▶ **Record list**:
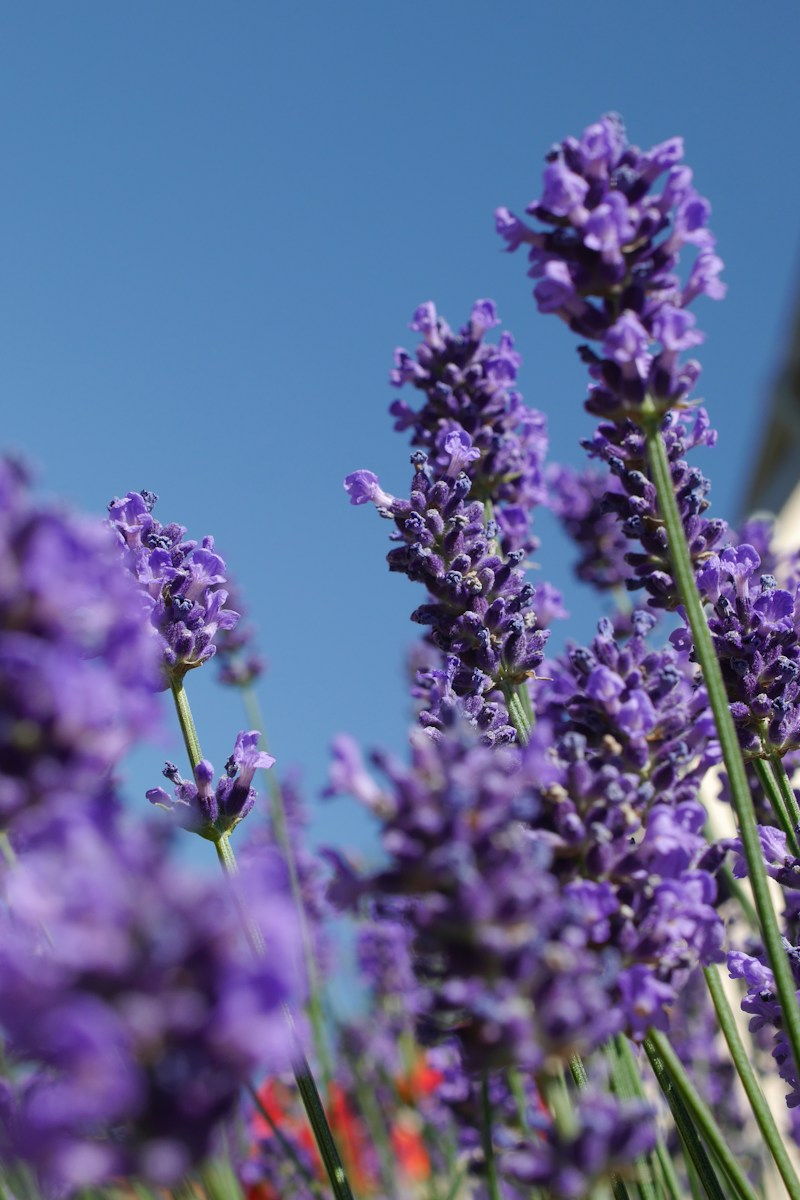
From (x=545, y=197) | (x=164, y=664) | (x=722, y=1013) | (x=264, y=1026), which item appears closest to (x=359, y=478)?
(x=164, y=664)

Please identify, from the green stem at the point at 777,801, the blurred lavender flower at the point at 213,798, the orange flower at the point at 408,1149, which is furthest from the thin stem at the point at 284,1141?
the orange flower at the point at 408,1149

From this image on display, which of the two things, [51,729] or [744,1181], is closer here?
[51,729]

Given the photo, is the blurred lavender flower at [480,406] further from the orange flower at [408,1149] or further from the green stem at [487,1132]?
the orange flower at [408,1149]

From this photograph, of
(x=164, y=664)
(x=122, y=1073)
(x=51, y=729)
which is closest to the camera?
(x=122, y=1073)

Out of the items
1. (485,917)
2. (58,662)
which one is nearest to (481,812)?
(485,917)

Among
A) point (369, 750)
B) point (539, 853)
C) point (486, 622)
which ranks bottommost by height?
point (539, 853)

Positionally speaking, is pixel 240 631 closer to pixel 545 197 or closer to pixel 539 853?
pixel 545 197

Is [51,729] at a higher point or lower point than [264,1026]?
higher
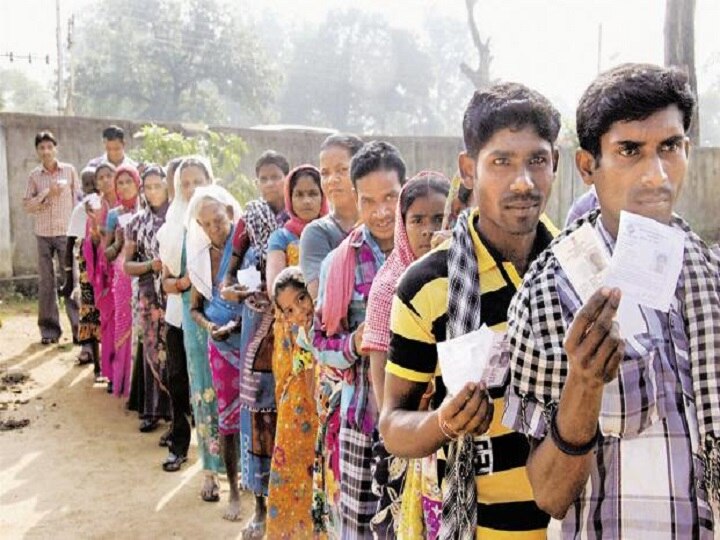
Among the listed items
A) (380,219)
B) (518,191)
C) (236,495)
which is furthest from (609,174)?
(236,495)

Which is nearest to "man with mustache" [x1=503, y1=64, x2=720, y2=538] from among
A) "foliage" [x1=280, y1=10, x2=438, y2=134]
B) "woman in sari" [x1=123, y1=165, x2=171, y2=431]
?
"woman in sari" [x1=123, y1=165, x2=171, y2=431]

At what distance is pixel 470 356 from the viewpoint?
143 cm

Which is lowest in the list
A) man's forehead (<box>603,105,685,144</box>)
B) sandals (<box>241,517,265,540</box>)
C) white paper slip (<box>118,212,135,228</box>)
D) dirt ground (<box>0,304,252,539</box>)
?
dirt ground (<box>0,304,252,539</box>)

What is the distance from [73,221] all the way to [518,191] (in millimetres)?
6988

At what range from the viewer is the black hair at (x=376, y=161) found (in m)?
2.69

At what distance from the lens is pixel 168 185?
5.53 m

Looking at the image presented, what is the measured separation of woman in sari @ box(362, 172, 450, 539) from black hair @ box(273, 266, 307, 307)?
3.57ft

▶ **Task**: Reproduce every line above word for word, leaving the pictures out.

▶ **Expected output**:
From (x=545, y=197) | (x=164, y=664) | (x=722, y=1013) | (x=264, y=1026), which item appears closest to (x=359, y=478)?
(x=164, y=664)

Please identify, from the green stem at the point at 777,801, the blurred lavender flower at the point at 213,798, the orange flower at the point at 408,1149, which is furthest from the thin stem at the point at 284,1141?
the orange flower at the point at 408,1149

From this image on display, which of the two things, [51,729] or [744,1181], is closer here?
[51,729]

Given the photo, is the blurred lavender flower at [480,406] further from the orange flower at [408,1149] or further from the green stem at [487,1132]?
the orange flower at [408,1149]

From this photograph, of
(x=164, y=664)
(x=122, y=1073)
(x=51, y=729)
which is closest to the camera?
(x=122, y=1073)

Out of the items
1. (485,917)
2. (58,662)
which one is nearest to (481,812)?
(485,917)

Among
A) point (369, 750)
B) point (539, 853)
C) point (486, 622)
which ranks bottommost by height?
point (539, 853)

Positionally speaking, is pixel 240 631 closer to pixel 545 197 or closer to pixel 539 853?
pixel 545 197

Is [51,729] at a higher point or lower point than [264,1026]?
higher
Among the listed items
A) (380,219)
B) (518,191)
C) (236,495)
which is furthest from (609,174)?
(236,495)

Which is nearest to "man with mustache" [x1=503, y1=64, x2=720, y2=538] from among
A) "foliage" [x1=280, y1=10, x2=438, y2=134]
B) "woman in sari" [x1=123, y1=165, x2=171, y2=431]
?
"woman in sari" [x1=123, y1=165, x2=171, y2=431]

At what distance is pixel 470 356 from the viewpoint?
143 cm

Which is lowest in the list
A) man's forehead (<box>603,105,685,144</box>)
B) sandals (<box>241,517,265,540</box>)
C) white paper slip (<box>118,212,135,228</box>)
D) dirt ground (<box>0,304,252,539</box>)
?
dirt ground (<box>0,304,252,539</box>)

What is the distance from [73,221] all the way to [518,191] (in millimetres)?
6988

At what range from the viewer is the black hair at (x=376, y=161) found (in m)?
2.69

At what distance from the lens is pixel 168 185?
5.53 m

Looking at the image presented, what is the measured separation of woman in sari @ box(362, 172, 450, 539) from black hair @ box(273, 266, 307, 307)?
3.57ft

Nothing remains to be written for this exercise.